Carré d'étude réservé par Mina TARGHAOUI


La rose rose.

Nom du lieu : Parc Maurice Thorez, Échirolles.

J’ouvre mes yeux, je vois ce vaste espace recouvert de pelouse, espace qu’on appellerait jardin. La pelouse est collante et retient mes pas. Ce jardin est encerclé par des arbres entourés d’immeubles. On se croirait sous un dôme à la frontière imperceptible, entre le sommet des arbres et le ciel. Je me situe maintenant à l’entrée de ce parc Maurice Thorez à Échirolles. Se trouvent derrière moi plusieurs immeubles, lieux de vie de nombreuses personnes. Des jeunes, des moins jeunes, des étudiants, des travailleurs, des hommes, des femmes… Eux-mêmes qui empruntent ce parc chaque jour. À ma droite se trouvent des enfants qui rentrent de l’école à côté d’eux une femme qui court et non loin un père avec une poussette. Cette diversité est silencieuse. Nous nous respectons à distance, distance que les masques chirurgicaux nous imposent. Ma réflexion est bercée par l’écho du chant des oiseaux qui se heurte contre les parois des immeubles. Tout comme les cris des enfants que j’entends mais que je ne vois pas. Le vent refroidit l’espace et le silence en devient pesant. Je n’ose pas faire le moindre bruit. Comme l’impression que mes chuchotements perturbent cet équilibre fragile. La nature prend le dessus et je ne me sens pas à ma place. Cet espace est froid. Un écureuil surgit de nulle part et me sors de mes pensées. Rapidement, je le suis. Je suis émerveillée et lui effrayé. Un rapport de forces s’établit. Il finit par grimper dans un arbre pour disparaître dans les feuillages. Je sors du parc, l’esprit ailleurs. Les feuilles crépitent sous mes pas, je rejoins le sol goudronné du parking. L’ambiance change dès l’instant où j’en franchis le seuil. Me voilà face aux immeubles pas très hauts et pas très chaleureux non plus. Mais ce jour-là le soleil est de la partie. Il réchauffe ces vieilles façades éteintes et projette l’ombre d’un arbre. Il ravive les couleurs d’une rose rose. Je ferme les yeux pour profiter du soleil et de cette plénitude.

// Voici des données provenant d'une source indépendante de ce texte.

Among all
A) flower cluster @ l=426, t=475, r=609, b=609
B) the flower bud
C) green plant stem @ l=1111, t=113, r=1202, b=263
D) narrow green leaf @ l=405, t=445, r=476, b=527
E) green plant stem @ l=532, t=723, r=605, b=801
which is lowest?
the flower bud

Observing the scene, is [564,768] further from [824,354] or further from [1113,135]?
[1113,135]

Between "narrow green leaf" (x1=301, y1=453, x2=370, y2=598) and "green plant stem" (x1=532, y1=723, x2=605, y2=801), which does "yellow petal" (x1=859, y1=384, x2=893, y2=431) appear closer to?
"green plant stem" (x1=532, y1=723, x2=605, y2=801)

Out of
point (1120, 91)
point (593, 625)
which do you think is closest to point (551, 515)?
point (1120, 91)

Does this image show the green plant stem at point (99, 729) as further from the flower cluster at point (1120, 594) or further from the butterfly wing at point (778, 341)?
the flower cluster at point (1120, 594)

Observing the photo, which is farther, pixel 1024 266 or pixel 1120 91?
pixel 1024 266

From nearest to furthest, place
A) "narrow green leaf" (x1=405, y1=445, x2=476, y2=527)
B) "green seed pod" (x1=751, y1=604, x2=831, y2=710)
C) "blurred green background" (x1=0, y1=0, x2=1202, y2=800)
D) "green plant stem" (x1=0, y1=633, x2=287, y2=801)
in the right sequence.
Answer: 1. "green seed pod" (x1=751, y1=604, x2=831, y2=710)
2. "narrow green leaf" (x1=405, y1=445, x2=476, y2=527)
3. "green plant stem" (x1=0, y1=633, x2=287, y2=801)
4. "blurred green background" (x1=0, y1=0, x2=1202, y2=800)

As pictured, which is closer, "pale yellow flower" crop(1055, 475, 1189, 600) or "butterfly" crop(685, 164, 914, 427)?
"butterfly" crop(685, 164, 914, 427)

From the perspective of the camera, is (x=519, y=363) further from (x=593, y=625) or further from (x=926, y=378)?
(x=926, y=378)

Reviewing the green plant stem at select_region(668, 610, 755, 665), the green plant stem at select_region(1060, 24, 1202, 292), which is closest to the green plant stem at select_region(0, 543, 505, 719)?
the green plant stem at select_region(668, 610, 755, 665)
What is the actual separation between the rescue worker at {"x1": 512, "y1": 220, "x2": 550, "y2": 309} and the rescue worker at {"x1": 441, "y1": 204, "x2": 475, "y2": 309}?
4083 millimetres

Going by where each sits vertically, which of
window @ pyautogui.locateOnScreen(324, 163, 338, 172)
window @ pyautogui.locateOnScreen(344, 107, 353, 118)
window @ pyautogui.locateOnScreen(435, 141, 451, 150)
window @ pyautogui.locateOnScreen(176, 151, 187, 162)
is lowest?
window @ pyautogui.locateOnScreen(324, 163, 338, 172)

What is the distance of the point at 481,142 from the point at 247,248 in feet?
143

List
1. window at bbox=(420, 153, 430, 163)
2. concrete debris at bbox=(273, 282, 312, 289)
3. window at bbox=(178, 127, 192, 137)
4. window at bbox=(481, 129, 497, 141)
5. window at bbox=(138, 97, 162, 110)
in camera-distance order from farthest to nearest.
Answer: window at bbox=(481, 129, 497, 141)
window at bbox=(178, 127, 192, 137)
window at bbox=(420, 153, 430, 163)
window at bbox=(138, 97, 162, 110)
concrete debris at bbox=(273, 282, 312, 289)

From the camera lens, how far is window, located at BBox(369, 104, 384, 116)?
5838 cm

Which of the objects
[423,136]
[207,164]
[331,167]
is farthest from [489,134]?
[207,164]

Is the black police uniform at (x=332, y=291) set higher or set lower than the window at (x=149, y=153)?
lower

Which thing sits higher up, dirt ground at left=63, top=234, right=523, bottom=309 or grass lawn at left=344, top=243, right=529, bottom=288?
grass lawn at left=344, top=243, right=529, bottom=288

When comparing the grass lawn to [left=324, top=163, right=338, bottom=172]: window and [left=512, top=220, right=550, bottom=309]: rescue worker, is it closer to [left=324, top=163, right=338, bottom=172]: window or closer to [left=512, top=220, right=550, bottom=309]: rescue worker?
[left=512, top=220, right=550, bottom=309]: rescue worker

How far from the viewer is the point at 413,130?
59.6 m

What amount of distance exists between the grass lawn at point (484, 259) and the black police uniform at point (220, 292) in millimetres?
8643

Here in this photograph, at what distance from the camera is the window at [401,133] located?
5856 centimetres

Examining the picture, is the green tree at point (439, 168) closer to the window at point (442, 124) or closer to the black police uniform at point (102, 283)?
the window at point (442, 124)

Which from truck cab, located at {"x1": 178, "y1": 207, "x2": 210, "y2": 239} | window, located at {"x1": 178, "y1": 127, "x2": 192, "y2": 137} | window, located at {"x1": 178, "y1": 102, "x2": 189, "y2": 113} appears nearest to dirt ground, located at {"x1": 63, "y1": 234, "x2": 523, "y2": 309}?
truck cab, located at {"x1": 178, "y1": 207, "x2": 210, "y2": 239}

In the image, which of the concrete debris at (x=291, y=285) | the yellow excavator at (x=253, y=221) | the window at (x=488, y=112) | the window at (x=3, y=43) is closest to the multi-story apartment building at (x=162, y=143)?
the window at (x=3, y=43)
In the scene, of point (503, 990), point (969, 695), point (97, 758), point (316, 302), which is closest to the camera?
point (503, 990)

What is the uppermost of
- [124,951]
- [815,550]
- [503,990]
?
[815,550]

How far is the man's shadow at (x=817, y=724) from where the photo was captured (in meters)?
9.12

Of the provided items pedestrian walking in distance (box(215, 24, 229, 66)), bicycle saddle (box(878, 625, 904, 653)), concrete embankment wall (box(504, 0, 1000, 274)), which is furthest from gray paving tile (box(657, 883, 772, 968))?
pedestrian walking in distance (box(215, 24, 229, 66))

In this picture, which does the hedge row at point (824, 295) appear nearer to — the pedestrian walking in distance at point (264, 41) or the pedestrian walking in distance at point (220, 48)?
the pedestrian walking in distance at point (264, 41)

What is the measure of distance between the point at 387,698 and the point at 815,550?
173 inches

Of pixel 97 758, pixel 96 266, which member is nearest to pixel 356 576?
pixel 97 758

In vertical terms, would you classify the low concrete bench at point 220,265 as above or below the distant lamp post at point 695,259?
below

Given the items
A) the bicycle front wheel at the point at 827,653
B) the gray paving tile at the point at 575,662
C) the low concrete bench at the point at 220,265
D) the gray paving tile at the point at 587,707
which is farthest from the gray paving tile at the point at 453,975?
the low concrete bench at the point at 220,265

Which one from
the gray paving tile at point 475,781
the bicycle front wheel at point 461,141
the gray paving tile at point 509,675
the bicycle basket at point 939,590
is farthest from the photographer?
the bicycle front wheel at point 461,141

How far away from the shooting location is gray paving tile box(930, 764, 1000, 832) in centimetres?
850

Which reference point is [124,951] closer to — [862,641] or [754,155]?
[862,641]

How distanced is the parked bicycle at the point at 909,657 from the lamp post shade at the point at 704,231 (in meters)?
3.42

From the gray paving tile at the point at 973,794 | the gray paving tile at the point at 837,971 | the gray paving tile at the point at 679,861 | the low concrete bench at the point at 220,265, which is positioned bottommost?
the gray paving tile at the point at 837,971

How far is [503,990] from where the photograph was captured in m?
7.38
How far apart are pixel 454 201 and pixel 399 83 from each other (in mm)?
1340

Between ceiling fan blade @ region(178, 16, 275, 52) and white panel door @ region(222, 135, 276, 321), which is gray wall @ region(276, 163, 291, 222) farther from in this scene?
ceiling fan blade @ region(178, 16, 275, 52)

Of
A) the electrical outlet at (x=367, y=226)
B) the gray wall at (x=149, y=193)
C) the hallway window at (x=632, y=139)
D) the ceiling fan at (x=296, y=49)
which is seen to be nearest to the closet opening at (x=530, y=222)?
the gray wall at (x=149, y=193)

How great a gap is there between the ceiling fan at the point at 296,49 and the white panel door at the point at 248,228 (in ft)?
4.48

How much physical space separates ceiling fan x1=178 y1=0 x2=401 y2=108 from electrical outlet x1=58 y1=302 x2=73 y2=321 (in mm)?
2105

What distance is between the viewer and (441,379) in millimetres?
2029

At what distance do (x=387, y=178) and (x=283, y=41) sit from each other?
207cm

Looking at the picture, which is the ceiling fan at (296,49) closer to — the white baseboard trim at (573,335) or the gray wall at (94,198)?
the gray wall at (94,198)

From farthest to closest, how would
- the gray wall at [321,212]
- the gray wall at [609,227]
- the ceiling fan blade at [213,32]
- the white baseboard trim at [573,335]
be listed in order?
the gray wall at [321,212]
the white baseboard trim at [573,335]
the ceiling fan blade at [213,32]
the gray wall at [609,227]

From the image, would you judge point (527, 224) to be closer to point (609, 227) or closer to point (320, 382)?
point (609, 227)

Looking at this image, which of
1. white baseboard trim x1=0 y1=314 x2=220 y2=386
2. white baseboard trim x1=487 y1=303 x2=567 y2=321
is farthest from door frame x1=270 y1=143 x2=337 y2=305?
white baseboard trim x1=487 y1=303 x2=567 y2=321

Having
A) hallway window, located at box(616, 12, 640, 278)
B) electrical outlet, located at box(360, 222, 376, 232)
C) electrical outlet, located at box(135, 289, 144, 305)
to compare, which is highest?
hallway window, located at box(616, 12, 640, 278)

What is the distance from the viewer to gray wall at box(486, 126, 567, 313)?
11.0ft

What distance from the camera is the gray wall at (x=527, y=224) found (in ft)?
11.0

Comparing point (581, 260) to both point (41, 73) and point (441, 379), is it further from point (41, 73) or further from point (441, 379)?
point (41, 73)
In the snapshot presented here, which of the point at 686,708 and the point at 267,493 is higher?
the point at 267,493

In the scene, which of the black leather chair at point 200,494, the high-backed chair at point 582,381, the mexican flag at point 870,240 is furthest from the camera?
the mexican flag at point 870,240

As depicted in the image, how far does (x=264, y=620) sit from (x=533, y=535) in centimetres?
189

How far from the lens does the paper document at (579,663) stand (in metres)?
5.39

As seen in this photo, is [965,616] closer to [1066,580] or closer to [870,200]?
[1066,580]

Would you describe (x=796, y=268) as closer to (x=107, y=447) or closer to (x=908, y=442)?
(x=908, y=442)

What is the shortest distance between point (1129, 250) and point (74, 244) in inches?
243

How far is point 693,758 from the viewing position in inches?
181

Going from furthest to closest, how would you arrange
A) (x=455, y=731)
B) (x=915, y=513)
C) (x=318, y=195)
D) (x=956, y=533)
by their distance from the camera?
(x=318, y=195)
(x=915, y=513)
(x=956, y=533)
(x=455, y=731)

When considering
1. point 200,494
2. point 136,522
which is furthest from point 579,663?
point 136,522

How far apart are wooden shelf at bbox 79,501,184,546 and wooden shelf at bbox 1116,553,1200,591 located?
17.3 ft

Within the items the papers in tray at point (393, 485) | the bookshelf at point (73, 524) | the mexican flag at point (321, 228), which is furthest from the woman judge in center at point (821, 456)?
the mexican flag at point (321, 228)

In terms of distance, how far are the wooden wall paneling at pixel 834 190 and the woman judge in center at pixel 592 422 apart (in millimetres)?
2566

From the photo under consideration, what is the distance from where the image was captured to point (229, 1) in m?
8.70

Le vent caresse les feuilles sous le chants des oiseaux et les cris des enfants. Le vent souffle et nous plonge dans un silence inconfortable.

Une façade froide dissimulée dans l'ombre du jour qui se couche et de la végétation des arbres qui tend à disparaître avec la venue de l'hiver.

Les arbres ne peuvent dissimuler cet immeuble tant le soleil lui redonne vie.

Un élégant contraste entre les fleurs et la façade qui renvoie au contraste du parc avec l'ensemble des immeubles. La rose rose ravive l'espace.